== Material for this exercise ==

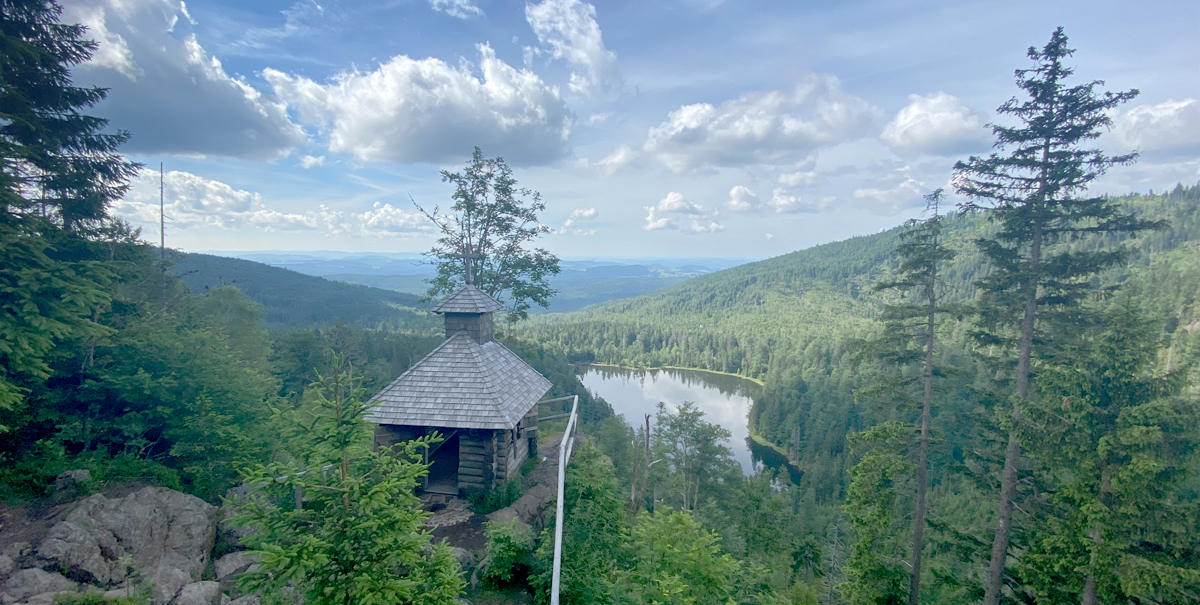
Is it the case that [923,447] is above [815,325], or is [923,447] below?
above

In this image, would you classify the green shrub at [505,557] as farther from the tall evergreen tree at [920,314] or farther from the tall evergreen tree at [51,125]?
the tall evergreen tree at [51,125]

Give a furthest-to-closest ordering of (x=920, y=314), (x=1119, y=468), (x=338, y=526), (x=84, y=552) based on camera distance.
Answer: (x=920, y=314) < (x=84, y=552) < (x=1119, y=468) < (x=338, y=526)

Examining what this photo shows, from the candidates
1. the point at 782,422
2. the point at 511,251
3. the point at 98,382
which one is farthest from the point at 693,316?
the point at 98,382

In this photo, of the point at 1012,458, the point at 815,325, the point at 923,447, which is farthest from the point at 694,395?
the point at 1012,458

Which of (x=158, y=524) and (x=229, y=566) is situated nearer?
(x=158, y=524)

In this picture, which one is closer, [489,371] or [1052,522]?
[1052,522]

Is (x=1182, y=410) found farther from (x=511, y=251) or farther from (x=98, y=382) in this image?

===

• [Exercise requirements] Recast everything in the records from the line containing "Give a furthest-to-closest" down to the line containing "Answer: (x=920, y=314)" as a two-column CSV with the headers text and answer. Give one row per record, enclose each field in double quotes, and replace any line breaks with spaces.

• [Reply to the task]
text,answer
"Give a furthest-to-closest ordering of (x=920, y=314), (x=1119, y=468), (x=338, y=526), (x=84, y=552) based on camera distance. Answer:","(x=920, y=314) < (x=84, y=552) < (x=1119, y=468) < (x=338, y=526)"